La joie et la colère sont intactes. Comme si cette marche du vendredi avait succédé naturellement à la précédente. Sauf que la dernière avait eu lieu le vendredi 13 mars 2020. Entre les deux dates, presque à un an d’écart, le Hirak («mouvement») s’était de lui-même mis en hibernation, pandémie de Covid-19 oblige. Les autorités ont tenté de mettre à profit cet intervalle pour éteindre la contestation et réparer la confiance avec la population. En vain. Pour le jour anniversaire du soulèvement, le 22 février, des dizaines de milliers d’Algériens étaient déjà descendus dans les rues des grandes villes du pays, malgré la pluie et l’interdiction officielle de tout rassemblement. Puis, comme l’an dernier, les étudiants ont défilé le mardi. L’affluence massive, cet après-midi, confirme le réveil populaire : le Hirak est de retour.
Dans la matinée, à Alger, rien ne laissait pourtant présager une telle déferlante. Tout au plus quelques passants pressaient-ils le pas, appréhendant le déclenchement, à tout moment, de l’imposant dispositif sécuritaire qui verrouille les principales artères de la capitale les jours de manifestation. Puis d’un coup, vers 13h40, la magie a une nouvelle fois opéré. Des groupes de jeunes protestataires ont surgi au niveau de la place du 1er-Mai.
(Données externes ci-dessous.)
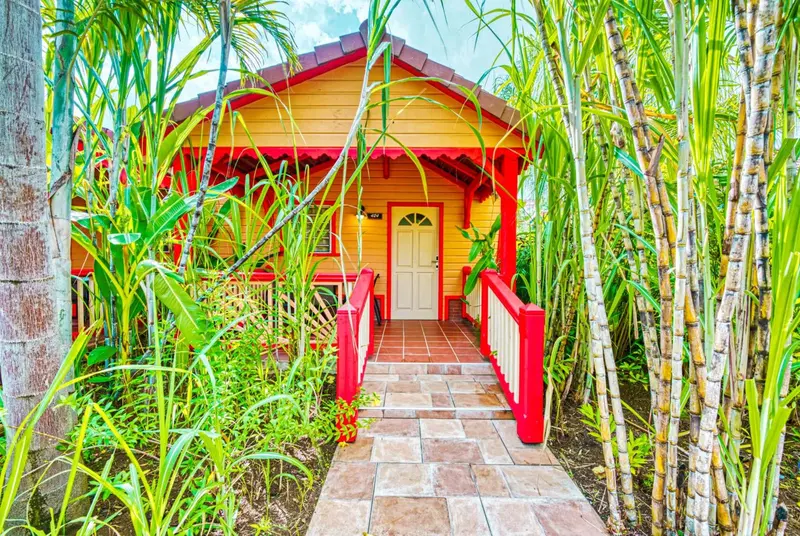 Une petite maison jaune avec un toit rouge et une porte blanche est accessible par un pont en bois et des marches.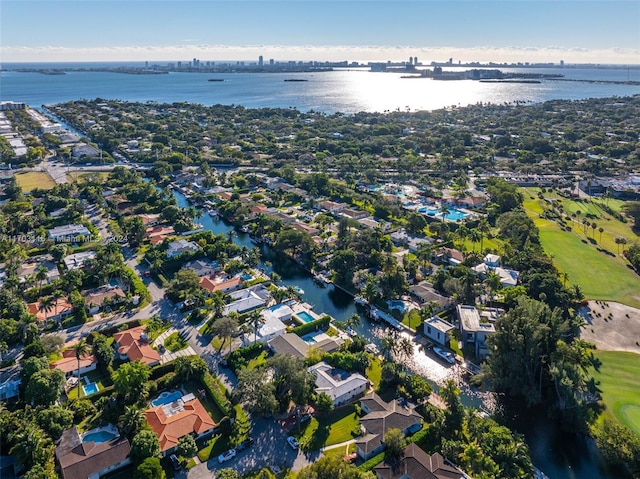 bird's eye view with a water view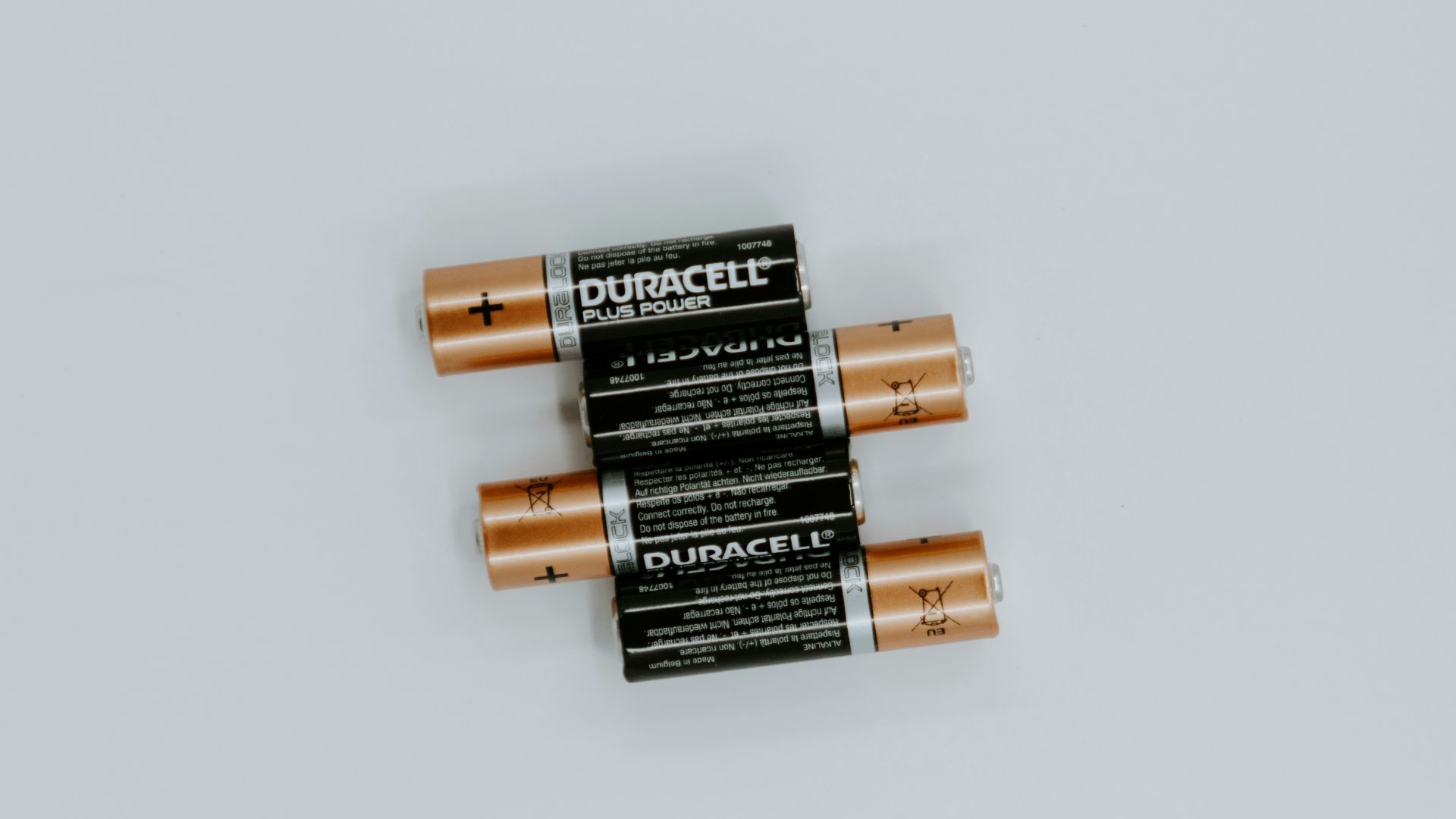 four black Duracell batteries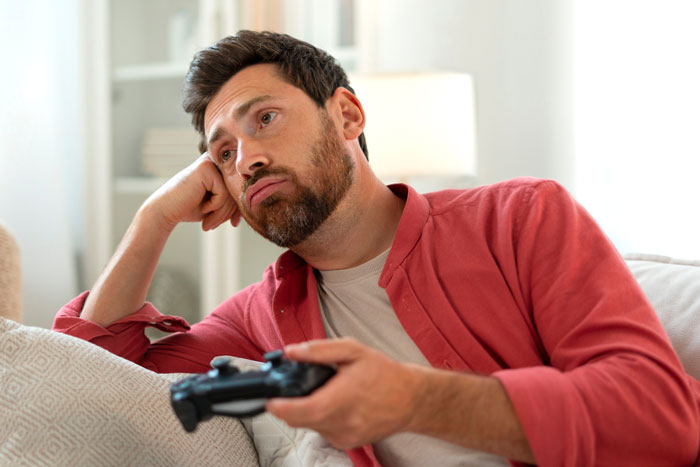 Manchild playing video games, looking bored and distracted while holding a game controller on a couch. Manchild playing video games, looking bored and distracted while holding a game controller on a couch.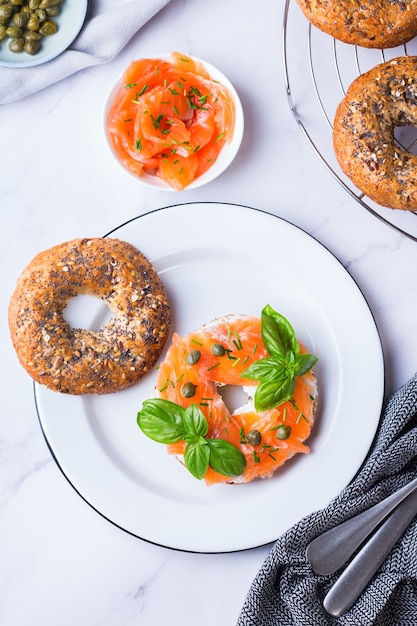 Bagels with smoked salmon, cream cheese and capers on a table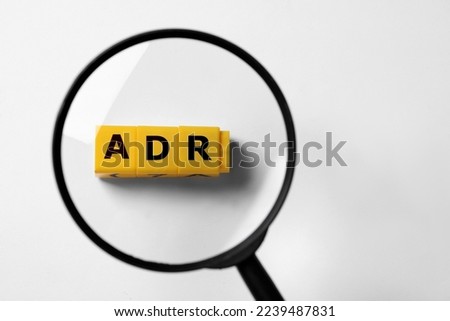 Alternative dispute resolution. Top view through magnifying glass on yellow cubes with letters ADR, white background Royalty-Free Stock Photo #2239487831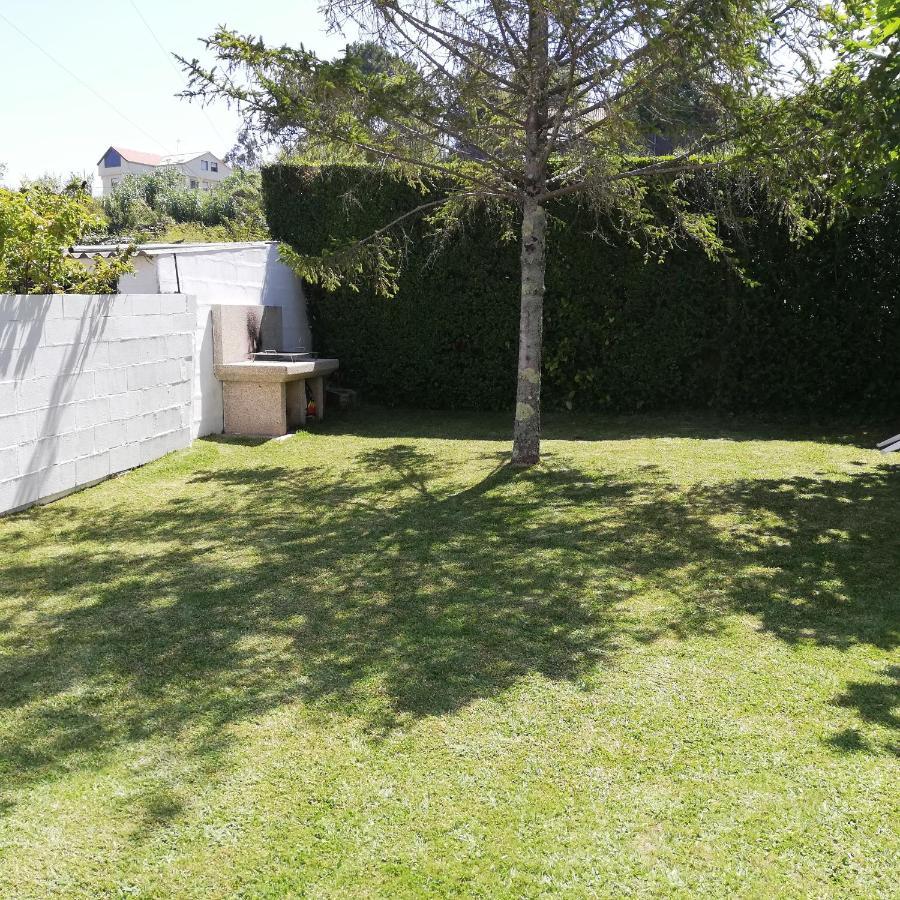 Precioso Piso En Playa America Con Jardin Privado.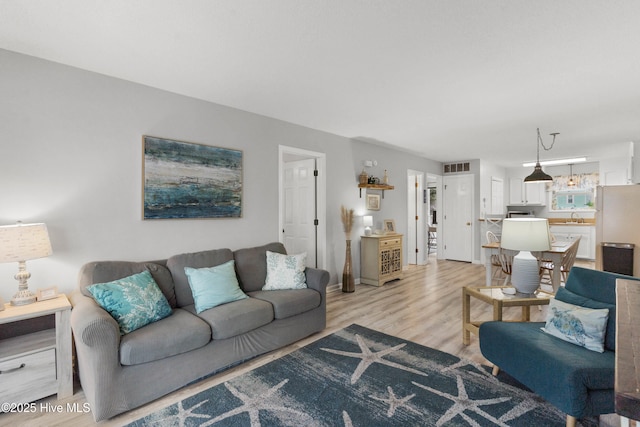1503 Carolina Beach Ave N Unit 1D, Carolina Beach, NC 28428 - living area with light wood-type flooring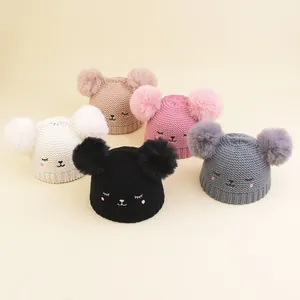 Detail of five infant knitted beanies with double pom-poms and cute cartoon embroidery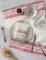 Elegant striped linen tea towel featuring warm brick red accents on natural linen in a classic French kitchen style.
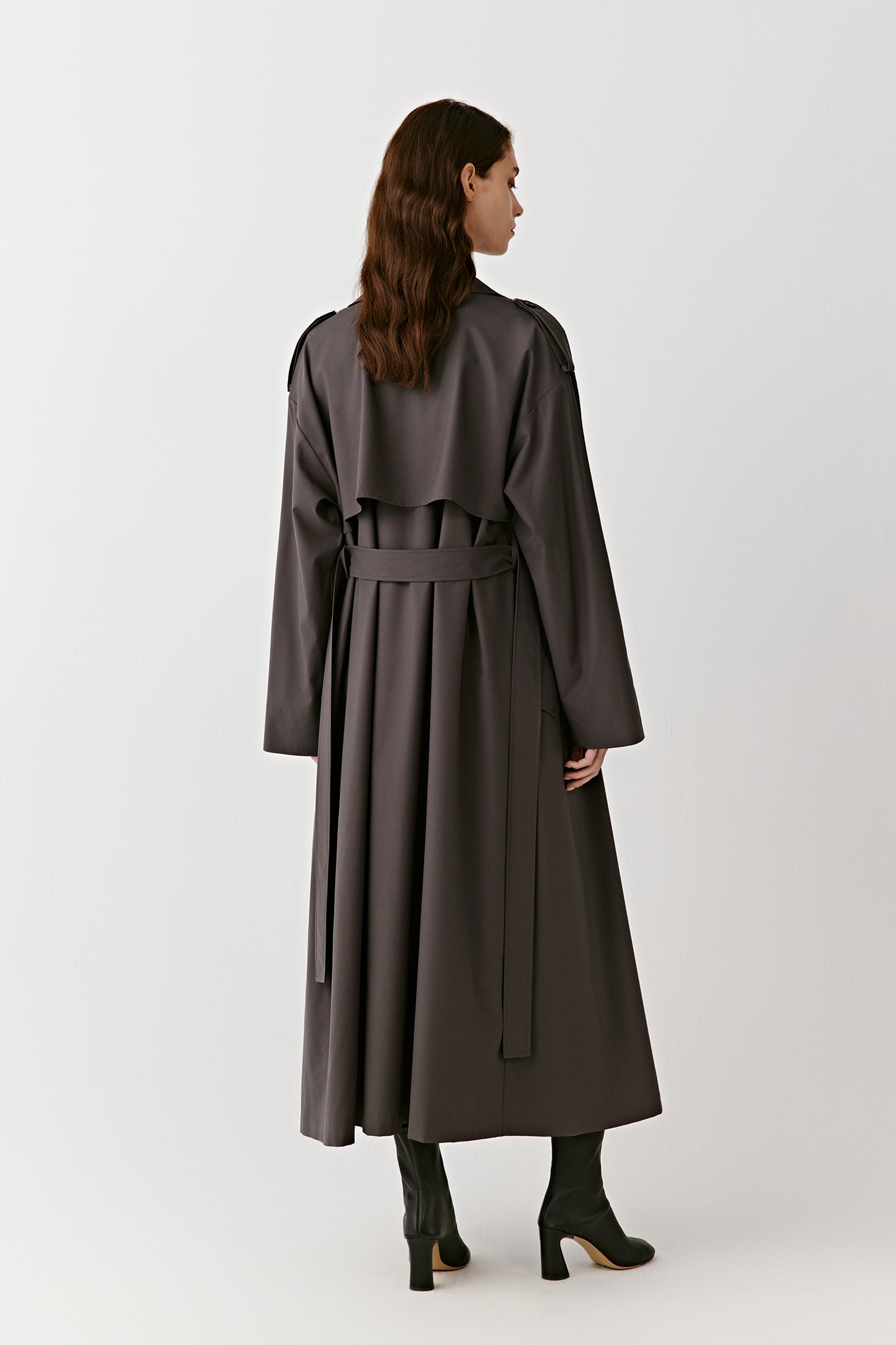 A full-length frame shows the coat’s elongated line and fluid silhouette in motion.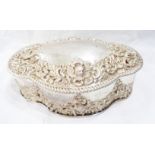 A 17cm Chester silver serpentine trinket box with hinged lid and bands of Rococo style embossed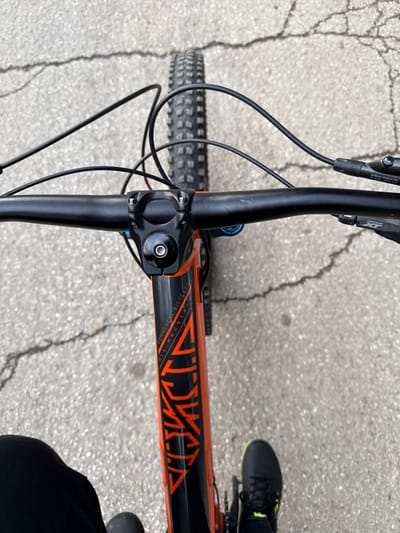 A first-person, downward-facing view captures the handlebars and upper frame of a black and orange Commencal "ALL MOUNTAIN" bicycle, situated on cracked light gray pavement in Cherven Bryag, Bulgaria. The bicycle features black handlebars, stem, and a top cap, with black control cables extending from the visible Shimano XT brake levers and shifters. Directly ahead, the knobby front tire is visible, indicating a mountain bike. The lower left of the frame shows a portion of a person's leg clad in black, while the lower right displays a person's right foot wearing a black sneaker with a neon green sole detail. The scene depicts a stationary bicycle with an individual standing near or over it on a paved surface.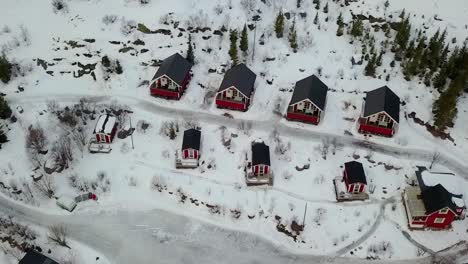 Traditional-red-Rorbu-cabin-with-coastline-at-evening-in-winter,-village-in-Lofoten-Islands-archipelago,-Norway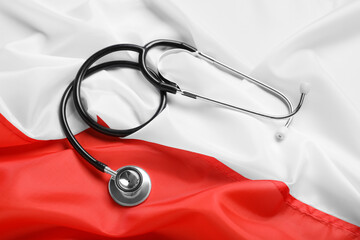 Stethoscope on flag of Poland, top view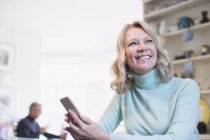 Sorridente, donna matura fiduciosa utilizzando lo smartphone — Foto stock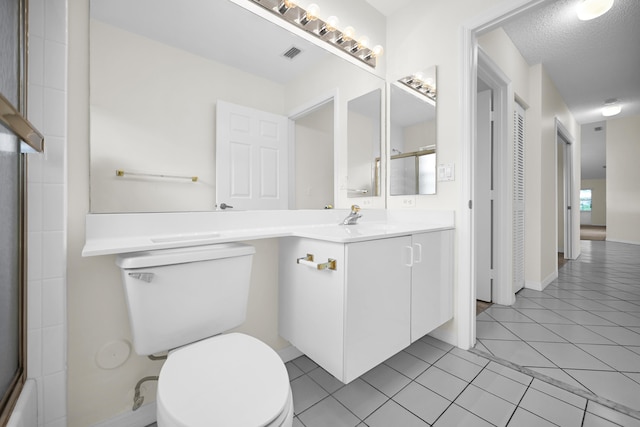 bathroom featuring tile patterned floors, vanity, a textured ceiling, a shower with door, and toilet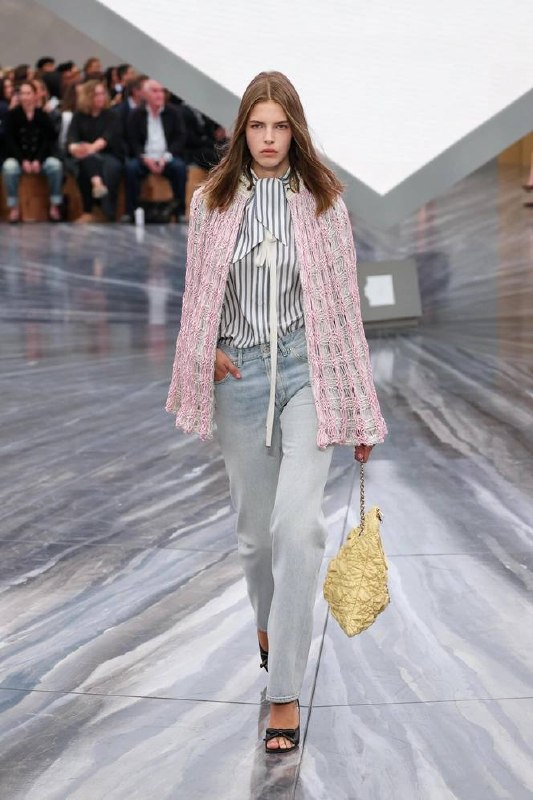 Модель в нежно‑розовой накидке Chloé и светлых джинсах идёт по подиуму; образ демонстрирует текстуру, прозрачность и пастельную палитру сезона.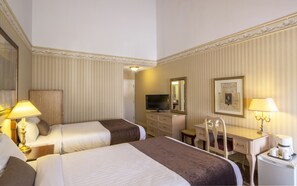 A hotel room with two beds, a desk with a chair, a television, and a coffee maker. - Auberge Québec (Québec City)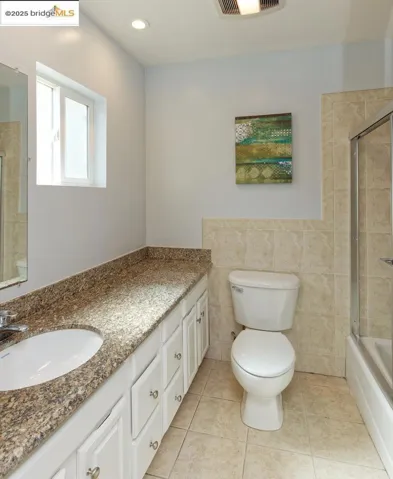 Bathroom featuring tiled shower / bath, vanity, light tile patterned flooring, and tile walls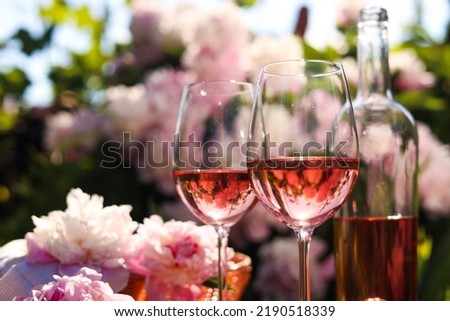 Bottle and glasses of rose wine near beautiful peonies in garden, closeup. Space for text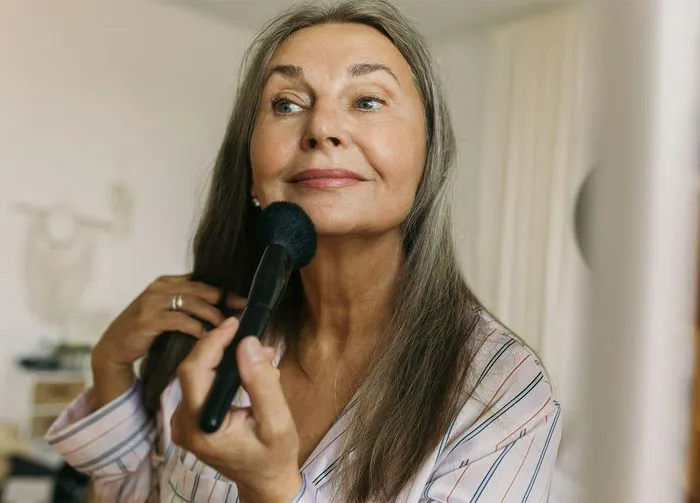 mature-woman-doing-makeup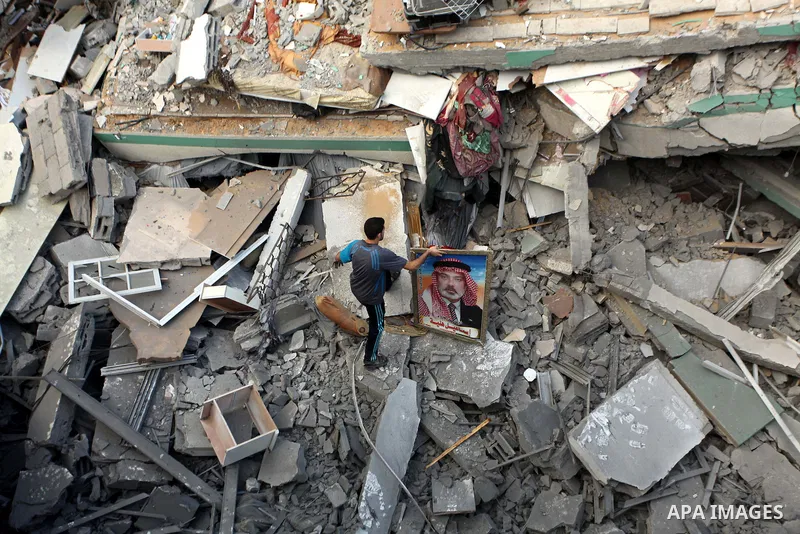 A Palestinian man displays national flags, Islamist Hamas movement flags and portraits of Hamas top leader in Gaza, Ismail Haniya, on the rubble of the latter's house after it was hit by an overnight Israeli air strike,...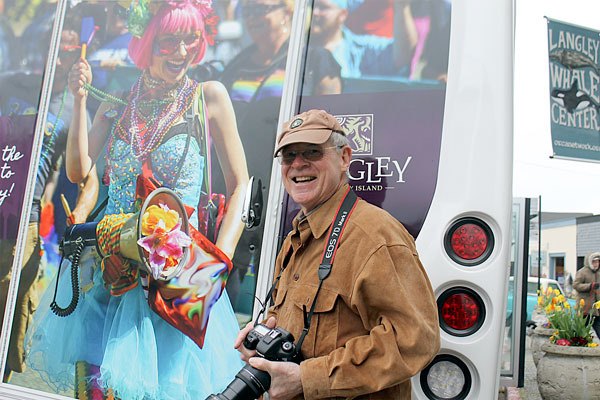South Whidbey photographer David Welton poses for a picture next to a Whidbey SeaTac Shuttle decorated with an image he shot last year.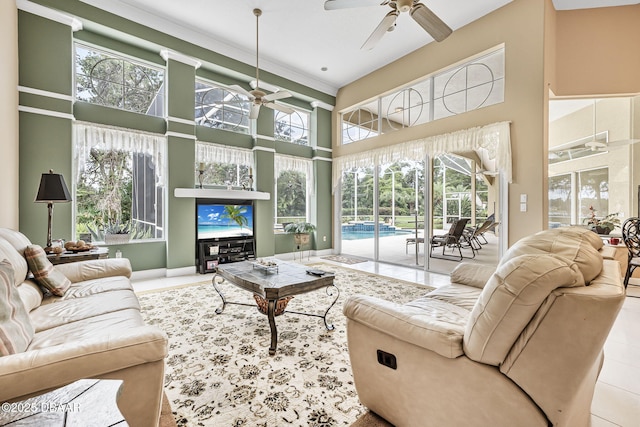 1766 Roscoe Turner Trl, Port Orange, FL 32128 - living area featuring ceiling fan, a towering ceiling, tile patterned flooring, and baseboards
Comme à chaque fois, le ton est particulièrement offensif envers le chef de l’Etat et l’armée : «Tebboune n’est pas légitime, ce sont les militaires qui l’ont ramené. Le peuple s’est libéré, c’est lui qui décide», scandent-ils. «Les généraux à la poubelle, l’Algérie va prendre son indépendance», crient les manifestants, ou encore le slogan traditionnel : «Etat civil et non militaire.»
«Nouvel élan»
Le cortège se dirige droit sur le barrage de la brigade antiémeute, réussissant à le fendre pour rejoindre la place des Martyrs. «Ou c’est vous, ou c’est nous ! Nous n’allons pas nous arrêter», reprend en chœur la foule qui grossit de minute en minute. «Ce vendredi est pour nous l’occasion de donner un nouvel élan au mouvement», lâche un étudiant en biochimie qui tente de retrouver ses lunettes, perdues dans la bousculade.
Rue Didouche-Mourad, même topo. Les forces antiémeutes, encadrées par des officiers, tentent de confiner les marcheurs dans des carrés contrôlés, avant de libérer des espaces plus larges sous la pression de la foule. Au fur et à mesure que les échos du rassemblement parviennent aux Algérois à travers les réseaux sociaux, sa taille augmente, la masse humaine se comprime. En dépit des appels à la vigilance sanitaire lancés la veille par les leaders du Hirak, peu de manifestants portent le masque, et encore moins correctement. Personne ne fait attention à la distanciation physique. Une jeune femme a osé une pancarte sur laquelle est écrit «Un soulèvement sans organisation est une foule qui se défoule» en référence au non-respect des gestes barrières. «Retirez ça !» lui intime un groupe, sans violence.
«Hirak, saison 2»
Depuis les balcons de la Grande Poste, des familles brandissent l’emblème national, des femmes poussent des youyous au passage des cortèges. Images désormais familières. Sur la place Maurice-Audin, le président français, accusé de complaisance envers l’actuel président algérien, en prend pour son grade : «Macron, occupez-vous de vos affaires», lance une vieille femme en tenue traditionnelle kabyle, sous les applaudissements. Moins nombreuses que lors des précédentes manifestations, les femmes occupent toutefois le premier rang. «Que ceux qui doutent de la détermination de ce peuple de dégager le système regardent l’ampleur de la foule, savoure Amina, une universitaire d’humeur grandiloquente. Nul ne peut arrêter un peuple sur le chemin de son destin.»
Vers 18h45, les rues du centre-ville commençaient à se vider. Sur les téléphones portables, des arrestations d’activistes sont signalées dans plusieurs villes du pays. On se donne rendez-vous la semaine prochaine en se séparant. «Le Hirak saison 2 démarre en force», relève un septuagénaire. Ce vendredi, l’Algérie semblait convaincue que son scénario promet des rebondissements.